O trabalhador canadense médio, ganhando o salário mínimo ou a renda média, não pode se dar ao luxo de viver em quase nenhum dos principais centros urbanos do país – onde está a maioria dos empregos. Essa confusão de situação é agravada pela interação de baixos salários, especulação generalizada no mercado imobiliário e as persistentes depredações da existência cotidiana de todos, exceto os muito ricos.

Um relatório recente do Centro Canadense de Alternativas Políticas (CCPA) destaca uma disparidade significativa entre o salário médio necessário para alugar um apartamento de um quarto em período integral e o salário mínimo. À medida que a demanda por moradias acessíveis continua a crescer, as flagrantes inadequações de um sistema impulsionado pelo lucro e pelas forças do mercado vêm sendo notadas. Esta crise serve como um lembrete de que o capitalismo é uma estrutura organizacional terrível para atender às necessidades das pessoas comuns.

O relatório da CCPA observa que o salário médio por hora necessário para pagar um apartamento de um quarto enquanto trabalha em período integral é de US$ 25,96 em Ontário, US$ 27,54 na Colúmbia Britânica, US$ 21,42 em Alberta e US$ 16,62 em Quebec. Enquanto isso, os salários mínimos dessas províncias, respectivamente, são $ 15,50, $ 16,75, $ 15 e $ 15,25.

O salário mínimo pode ser definido provincialmente, mas os custos de moradia variam muito nas principais áreas metropolitanas censitárias (CMAs) do país. Os opositores dos aumentos do salário mínimo costumam argumentar que os custos de vida diferem de acordo com a localização geográfica, mas o estudo revela uma descoberta digna de nota: o salário por hora exigido para alugar um quarto é inferior ao salário mínimo em apenas três CMAs – Sherbrooke, Trois-Rivières e Saguenay. Em nítido contraste, todas as cidades mais populosas do Canadá exibem uma disparidade substancial entre o salário de aluguel e o salário mínimo provincial. Em Toronto, o salário do aluguel é de US$ 33,62 por hora; em Vancouver, US$ 32,36; em Montreal é $ 18,00; em Hamilton, US$ 23,02; em Winnipeg, US$ 20,42; em Calgary, US$ 24,65; enquanto em Edmonton é $ 20,89. Nenhuma dessas cidades está em uma província cujo salário mínimo seja superior a US$ 16,75.

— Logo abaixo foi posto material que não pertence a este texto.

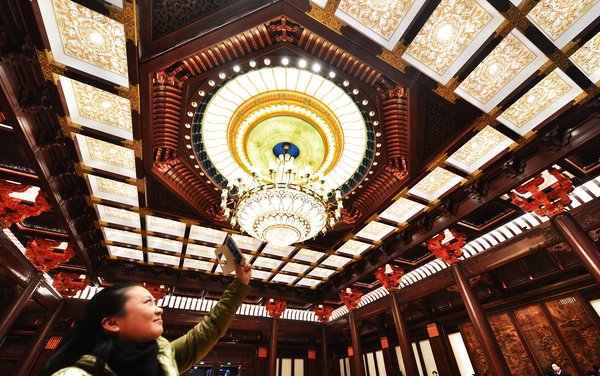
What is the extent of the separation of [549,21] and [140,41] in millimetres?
4798

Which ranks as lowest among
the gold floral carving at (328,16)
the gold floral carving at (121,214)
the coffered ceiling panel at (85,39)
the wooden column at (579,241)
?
the wooden column at (579,241)

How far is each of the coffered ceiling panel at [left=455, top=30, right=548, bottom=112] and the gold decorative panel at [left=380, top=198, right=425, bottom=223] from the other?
2572mm

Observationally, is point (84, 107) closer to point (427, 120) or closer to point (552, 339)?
point (427, 120)

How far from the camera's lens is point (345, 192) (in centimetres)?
565

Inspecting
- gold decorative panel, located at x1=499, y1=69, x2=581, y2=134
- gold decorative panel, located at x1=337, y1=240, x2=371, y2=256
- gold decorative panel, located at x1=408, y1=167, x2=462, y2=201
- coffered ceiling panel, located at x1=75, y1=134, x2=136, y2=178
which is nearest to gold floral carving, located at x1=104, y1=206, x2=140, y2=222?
coffered ceiling panel, located at x1=75, y1=134, x2=136, y2=178

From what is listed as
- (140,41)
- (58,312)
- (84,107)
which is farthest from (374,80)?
(58,312)

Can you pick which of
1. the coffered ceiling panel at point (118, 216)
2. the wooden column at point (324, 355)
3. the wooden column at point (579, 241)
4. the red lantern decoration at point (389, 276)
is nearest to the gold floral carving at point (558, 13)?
the wooden column at point (579, 241)

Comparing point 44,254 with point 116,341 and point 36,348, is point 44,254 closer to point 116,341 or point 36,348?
point 36,348

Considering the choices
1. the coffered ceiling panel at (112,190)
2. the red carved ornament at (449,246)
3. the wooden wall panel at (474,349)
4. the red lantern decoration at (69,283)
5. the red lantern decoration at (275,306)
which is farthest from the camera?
the red lantern decoration at (275,306)

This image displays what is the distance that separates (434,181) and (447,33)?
2986mm

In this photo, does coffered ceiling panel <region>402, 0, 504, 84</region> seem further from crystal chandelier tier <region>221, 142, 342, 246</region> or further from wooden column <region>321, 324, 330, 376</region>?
wooden column <region>321, 324, 330, 376</region>

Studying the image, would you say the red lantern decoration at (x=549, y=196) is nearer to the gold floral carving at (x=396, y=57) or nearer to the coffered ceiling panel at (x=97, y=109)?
the gold floral carving at (x=396, y=57)

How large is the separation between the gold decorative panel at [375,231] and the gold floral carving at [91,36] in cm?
583

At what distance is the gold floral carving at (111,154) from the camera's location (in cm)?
468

Os autores do relatório descobriram que, embora os salários mínimos na maioria dessas províncias tenham aumentado nominalmente em comparação com os dados de 2018 do último relatório da CCPA, eles não aumentaram em conjunto com o custo de sobrevivência.

Como observa o relatório, “a discrepância entre o salário de aluguel e o salário mínimo é tal que, na maioria das cidades canadenses, é extremamente improvável que os que recebem salário mínimo escapem das necessidades básicas de habitação. Eles provavelmente estão gastando muito com aluguel, morando em unidades muito pequenas ou, em muitos casos, ambos”.

Um contra-argumento poderia afirmar que a proporção de trabalhadores que ganham o salário mínimo, embora tenha aumentado nas últimas décadas, não é um reflexo justo da tensão enfrentada pelo trabalhador médio. A maioria dos contratos salariais está acima do salário mínimo, pois os patrões precisam atrair trabalhadores que, por sua vez, precisam comer, alimentar, vestir e morar se quiserem produzir alguma coisa. Em alguns casos, esses patrões passaram a anunciar que pagam acima do salário mínimo – buscando nossos parabéns, aparentemente, como empregadores de “salário digno” de trabalhadores vivos.

A realidade é, de fato, menos complicada do que esses detratores sugerem. O relatório revela que os custos de aluguel identificados acima não estão apenas ultrapassando os salários mínimos provinciais; em muitos casos, eles excedem os salários médios provinciais – a renda no ponto médio do mercado de trabalho. Em Ontário, por exemplo, o salário médio é de US$ 26,06 por hora, na Colúmbia Britânica é de US$ 26,44 e até mesmo em Manitoba é de US$ 23,00 — bem abaixo do custo de vida nas cidades mais populosas dessas províncias.

Com exceção de um punhado de regiões em Quebec, o salário mínimo é insuficiente em todos os lugares para fornecer os meios para pagar a moradia. Claro, a crise de acessibilidade habitacional é ainda mais pronunciada nos principais centros urbanos do país – como Toronto, Montreal, Vancouver e Edmonton – e são esses custos que mais importam. Como observa o relatório, “os CMAs são frequentemente considerados o nível local para os mercados de habitação e trabalho, uma vez que as pessoas consideram oportunidades de habitação e emprego dentro de sua região mais ampla”.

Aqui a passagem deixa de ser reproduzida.